▶ **ESTRATTO**:
════════════════════
Pope. Per semplice, liberissima pittura: dalle superfici alle "colonne"

di Dino Marangon

Fatte proprie le raffinate tecniche e le segrete alchimie della pittura, profondamente sperimentate nel corso di una complessa formazione, perfezionata facendo tesoro delle straordinarie risorse di 'mestiere' di un 'maestro' come Bruno Saetti, Pope, quasi "... ossessionato da un'esigenza di rigore assoluto ..." [1] già durante il suo alunnato accademico ha saputo superare le vischiose lusinghe di ogni mera abilità esteriore, indirizzando subito i propri impulsi creativi all'interno di una solida prospettiva analitica.

Dopo un ciclo di opere incentrate sull'esplorazione della "forma intesa come ritmo spaziale ... ripartito o scandito all'insegna d'una misura colma di silenzi dilatati anche se non alieni da un impegno creativo del colore, esperito quasi sempre con un suggestivo, quanto costruttivo sentimento pittorico della materia...", come ha scritto Rinaldo Fran-Burattin [2], Pope, già a partire dai primi anni Settanta, verrà infatti realizzando un'ampia serie di dipinti caratterizzati dalla premeditata e pervasiva iterazione di bande cromatiche di uguale larghezza inclinate di 45 gradi, a coprire interamente la superficie del quadro.
════════════════════
▶ **MATERIALE DI STUDIO**:
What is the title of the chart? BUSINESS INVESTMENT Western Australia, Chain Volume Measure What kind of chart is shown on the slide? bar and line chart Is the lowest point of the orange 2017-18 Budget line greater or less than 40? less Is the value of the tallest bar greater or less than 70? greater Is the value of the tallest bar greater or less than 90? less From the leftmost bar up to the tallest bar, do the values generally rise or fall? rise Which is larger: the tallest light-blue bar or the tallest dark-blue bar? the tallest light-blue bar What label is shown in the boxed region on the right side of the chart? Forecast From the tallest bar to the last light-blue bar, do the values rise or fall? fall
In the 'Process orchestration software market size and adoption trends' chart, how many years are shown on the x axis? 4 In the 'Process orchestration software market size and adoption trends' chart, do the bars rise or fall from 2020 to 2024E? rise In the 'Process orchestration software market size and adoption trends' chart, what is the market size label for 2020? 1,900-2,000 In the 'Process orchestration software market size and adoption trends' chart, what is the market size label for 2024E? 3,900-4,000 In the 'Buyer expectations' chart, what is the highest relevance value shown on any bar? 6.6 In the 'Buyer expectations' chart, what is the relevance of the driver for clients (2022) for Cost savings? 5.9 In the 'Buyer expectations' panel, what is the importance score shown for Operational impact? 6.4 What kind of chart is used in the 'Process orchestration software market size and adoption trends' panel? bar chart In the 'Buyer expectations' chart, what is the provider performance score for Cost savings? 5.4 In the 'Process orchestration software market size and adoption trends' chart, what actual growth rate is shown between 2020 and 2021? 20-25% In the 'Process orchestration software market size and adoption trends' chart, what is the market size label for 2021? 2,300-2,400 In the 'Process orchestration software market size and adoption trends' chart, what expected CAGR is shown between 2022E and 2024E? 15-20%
════════════════════
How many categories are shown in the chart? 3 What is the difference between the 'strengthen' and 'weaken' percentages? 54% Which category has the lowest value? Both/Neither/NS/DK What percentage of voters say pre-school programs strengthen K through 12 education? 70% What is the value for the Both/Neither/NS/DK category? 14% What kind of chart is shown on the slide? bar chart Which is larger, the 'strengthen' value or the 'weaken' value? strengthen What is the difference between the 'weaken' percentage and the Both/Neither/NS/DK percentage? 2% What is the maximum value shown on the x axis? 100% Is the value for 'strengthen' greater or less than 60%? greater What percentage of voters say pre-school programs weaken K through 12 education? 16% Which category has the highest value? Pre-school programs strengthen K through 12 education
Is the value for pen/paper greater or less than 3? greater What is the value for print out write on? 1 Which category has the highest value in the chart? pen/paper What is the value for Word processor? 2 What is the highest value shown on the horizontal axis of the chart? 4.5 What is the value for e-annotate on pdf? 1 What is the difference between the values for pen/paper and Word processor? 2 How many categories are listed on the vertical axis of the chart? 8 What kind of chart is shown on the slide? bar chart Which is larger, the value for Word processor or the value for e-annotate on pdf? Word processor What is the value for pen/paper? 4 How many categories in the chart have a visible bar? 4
════════════════════
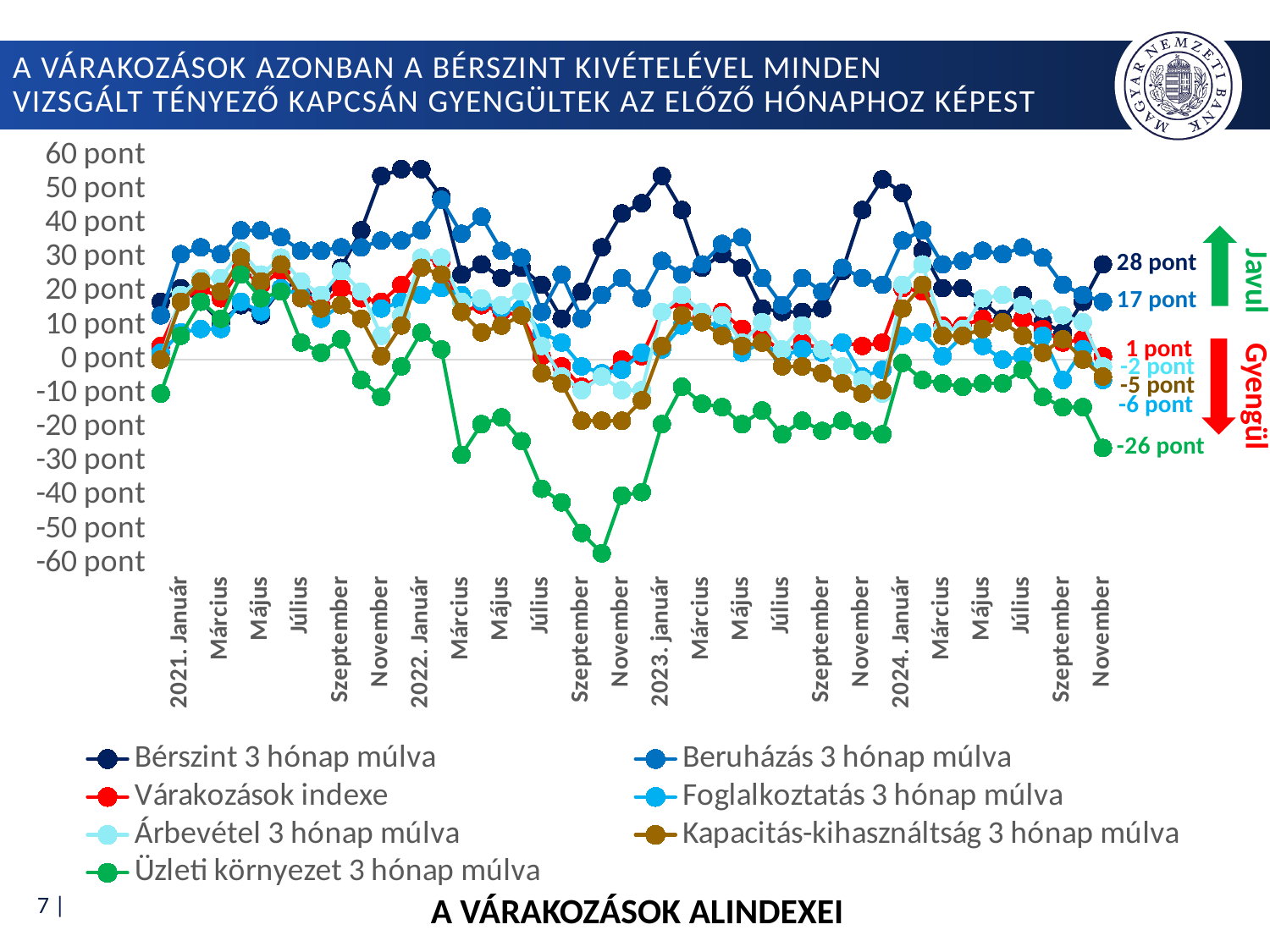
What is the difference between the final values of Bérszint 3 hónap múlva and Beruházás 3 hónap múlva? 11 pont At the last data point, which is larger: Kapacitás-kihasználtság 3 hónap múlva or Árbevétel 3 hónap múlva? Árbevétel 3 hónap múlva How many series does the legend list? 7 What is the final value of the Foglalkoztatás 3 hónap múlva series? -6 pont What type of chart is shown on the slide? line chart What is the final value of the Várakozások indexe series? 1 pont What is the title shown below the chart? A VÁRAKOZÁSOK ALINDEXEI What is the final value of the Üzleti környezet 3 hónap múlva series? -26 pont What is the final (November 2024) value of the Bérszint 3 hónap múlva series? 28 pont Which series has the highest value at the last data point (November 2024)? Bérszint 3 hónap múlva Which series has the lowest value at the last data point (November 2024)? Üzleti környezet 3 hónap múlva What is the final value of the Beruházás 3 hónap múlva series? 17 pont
════════════════════
▶ **COSA FARE**:
Ricopia parola per parola il passo dell'estratto su Pope che comincia con le parole "Dopo un ciclo" e si ferma dopo le parole "superficie del quadro.". I dati sono materiale a sé, separato dall'estratto.

▶ **RISPOSTA**:
Dopo un ciclo di opere incentrate sull'esplorazione della "forma intesa come ritmo spaziale ... ripartito o scandito all'insegna d'una misura colma di silenzi dilatati anche se non alieni da un impegno creativo del colore, esperito quasi sempre con un suggestivo, quanto costruttivo sentimento pittorico della materia...", come ha scritto Rinaldo Fran-Burattin [2], Pope, già a partire dai primi anni Settanta, verrà infatti realizzando un'ampia serie di dipinti caratterizzati dalla premeditata e pervasiva iterazione di bande cromatiche di uguale larghezza inclinate di 45 gradi, a coprire interamente la superficie del quadro.